Hi MDV,
Good to hear you're thinking of a move to the dark side!
In my opinion the factors to dwell on are:
Scale length: what is the longest you can still play on? Can you tune down low enough (with appropriate string gauges) to retain sufficient tension and therefore clarity?
Fanned Frets: In order to achieve a playable string tension at your selected scale length on the bass side, you may struggle with strings for the treble side - very high tension/breaking/uncomfortable to play. Shortening the scale length for the treble strings is a great way to combat this, while still allowing you that beautiful piano-like clean and great articulation for the bass strings.
As you know, the way Wez built my fanned fret guitar was with the perpendicular point at the 7th fret. This means that for the vast majority of what you're playing, the fingers really don't notice the fanning of the frets. I can't stress enough how playable the guitar is. I literally forgot that the strings were fanned when I picked it up for the first time, because I was so struck with the quality and feel of the natural wood finish, and it wasn't until Wez pointed out that it didn't take me long to adjust that I twigged "Hang on a minute... oh yeah!".

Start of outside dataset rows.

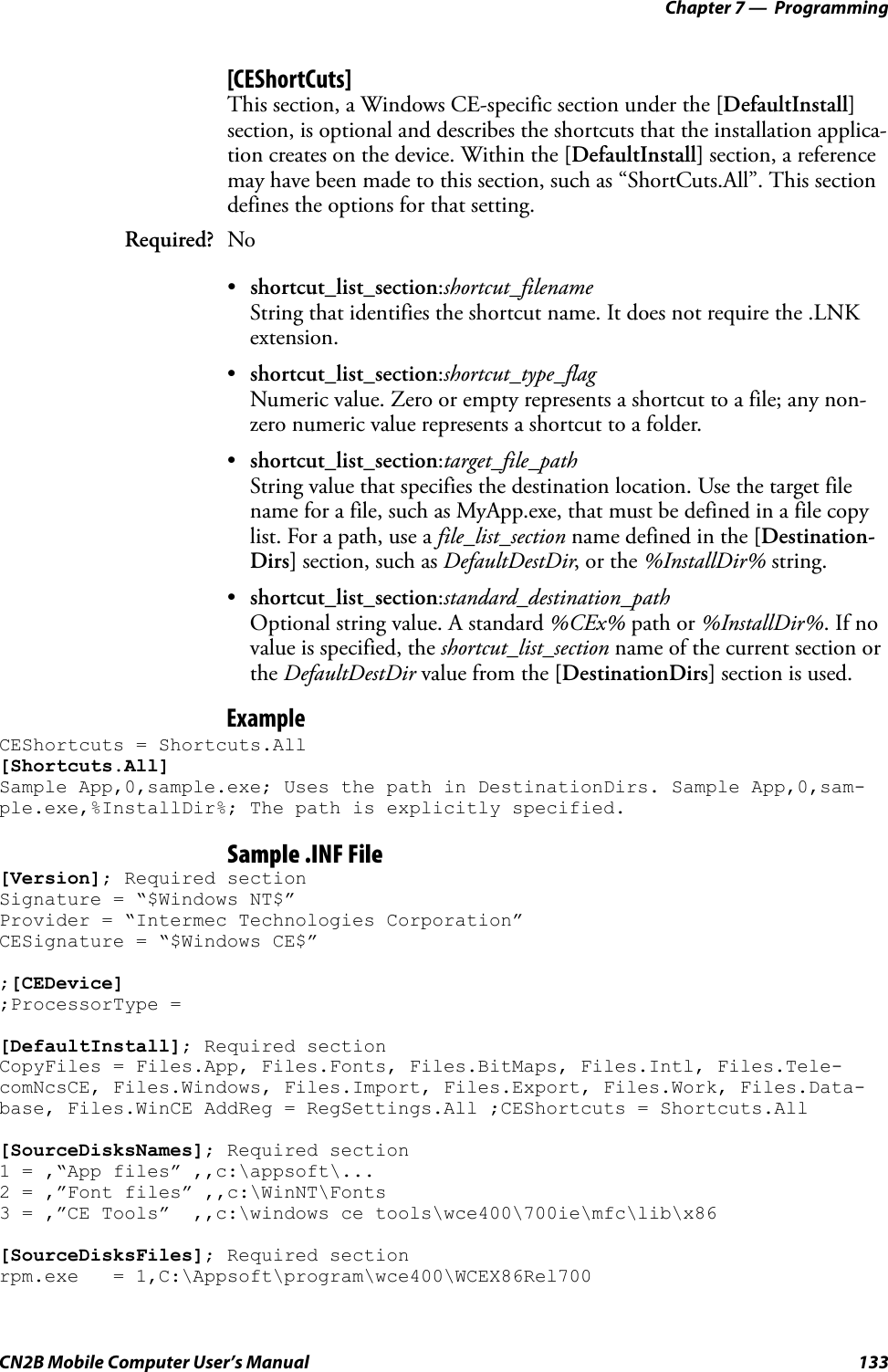 Chapter 7 —  ProgrammingCN2B Mobile Computer User’s Manual 133[CEShortCuts]This section, a Windows CE-specific section under the [DefaultInstall] section, is optional and describes the shortcuts that the installation applica-tion creates on the device. Within the [DefaultInstall] section, a reference may have been made to this section, such as “ShortCuts.All”. This section defines the options for that setting.•shortcut_list_section:shortcut_filenameString that identifies the shortcut name. It does not require the .LNK extension.•shortcut_list_section:shortcut_type_flagNumeric value. Zero or empty represents a shortcut to a file; any non-zero numeric value represents a shortcut to a folder.•shortcut_list_section:target_file_pathString value that specifies the destination location. Use the target file name for a file, such as MyApp.exe, that must be defined in a file copy list. For a path, use a file_list_section name defined in the [Destination-Dirs] section, such as DefaultDestDir, or the %InstallDir% string.•shortcut_list_section:standard_destination_pathOptional string value. A standard %CEx% path or %InstallDir%. If no value is specified, the shortcut_list_section name of the current section or the DefaultDestDir value from the [DestinationDirs] section is used.ExampleCEShortcuts = Shortcuts.All [Shortcuts.All] Sample App,0,sample.exe; Uses the path in DestinationDirs. Sample App,0,sam-ple.exe,%InstallDir%; The path is explicitly specified.Sample .INF File[Version]; Required section Signature = “$Windows NT$” Provider = “Intermec Technologies Corporation” CESignature = “$Windows CE$”;[CEDevice];ProcessorType = [DefaultInstall]; Required section CopyFiles = Files.App, Files.Fonts, Files.BitMaps, Files.Intl, Files.Tele-comNcsCE, Files.Windows, Files.Import, Files.Export, Files.Work, Files.Data-base, Files.WinCE AddReg = RegSettings.All ;CEShortcuts = Shortcuts.All[SourceDisksNames]; Required section 1 = ,“App files” ,,c:\appsoft\... 2 = ,”Font files” ,,c:\WinNT\Fonts 3 = ,”CE Tools”  ,,c:\windows ce tools\wce400\700ie\mfc\lib\x86 [SourceDisksFiles]; Required section rpm.exe   = 1,C:\Appsoft\program\wce400\WCEX86Rel700 Required? No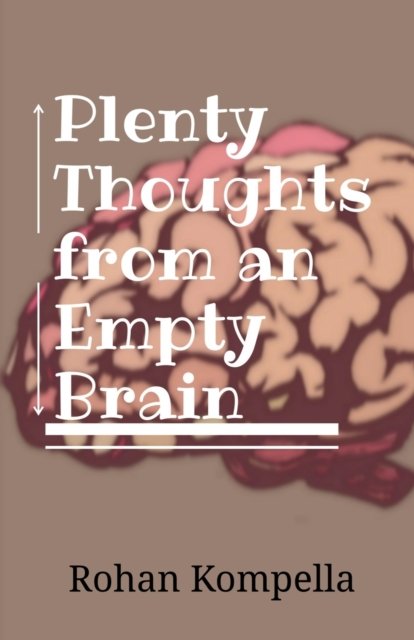 Plenty Thoughts from an Empty Brain - Rohan Kompella - Books - Notion Press - 9798887176949 - June 8, 2022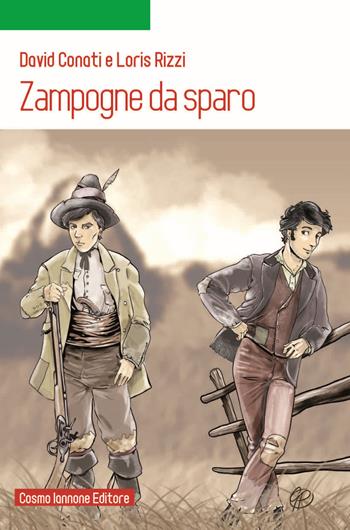 Zampogne da sparo - David Conati, Loris Rizzi - Libro Cosmo Iannone Editore 2022 | Libraccio.it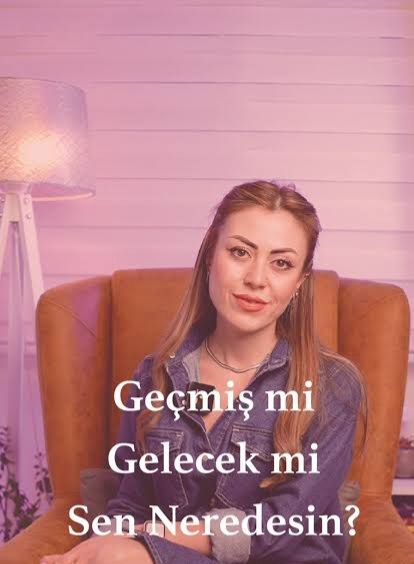 Geçmiş mi gelecek mi daha önemli senin için?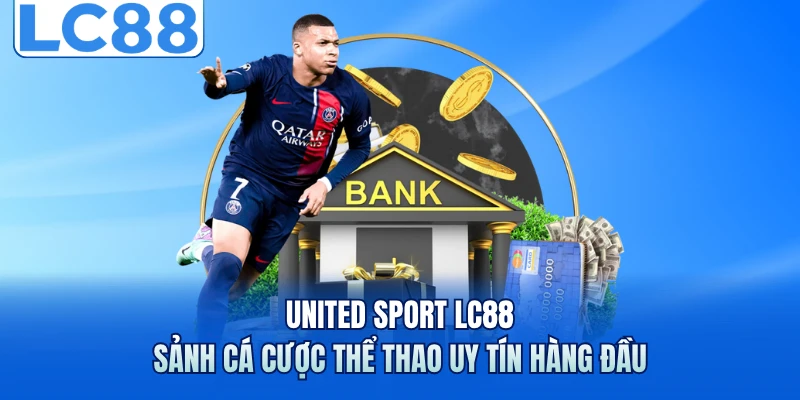 United Sport LC88 - Sảnh Cá Cược Thể Thao Uy Tín Hàng Đầu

Naturally, I was worried about it before, having not played a fanned fret guitar previously, but there was absolutely no basis for that worry, and I'd urge everyone to get their mitts on a multiscale guitar! The benefits for me are absolutely clear:
Previously, on my 25.5" Ibby in A-E-A-D-F#-B with 13-65 strings:
Flappy bass strings (in comparison), tension was not too bad, but could have been better.
Tuning issues: Not with the guitar (which held tune very well), but with the strings. Hit a string hard, and you'd get a considerably higher pitched note which would come down to the correct pitch over the course of 0.5-1 second or so. Bad!
Now, on my Voiferator with 14-70 (I think it's 70, might be 68...) in same tuning:
Proper tension on all strings, gives really nice feel to the instrument, and means that *all* strings hold the true note at all times, provides very clear, bell/piano-like cleans, and great articulation for the fast (especially low) stuff.
As for the most important factors in tightness:
Amp (flabby amp will never be tight!)
Player (gotta have the fingers!)
Scale length (assuming appropriate choice of string gauge)
Pickups (I'm assuming BKP here ;))
Woods
That's the order I would put them in. The choice of wood should really be governed by the tone you want to achieve, rather than the articulation. I went for Maple/Bubinga/Wenge neck-through with Bubinga wings and ebony fretboard to give a good amount of mid-range bite, plenty of attack, and a blistering bottom-end response. It definitely worked! And that's with a Black Dog in the bridge, which isn't the world's tightest pickup, but does allow the sound to be very open (again, dependent on amp channel, Channel 1/crunch of the 5150-II is quite open, the gain channel is really compressed).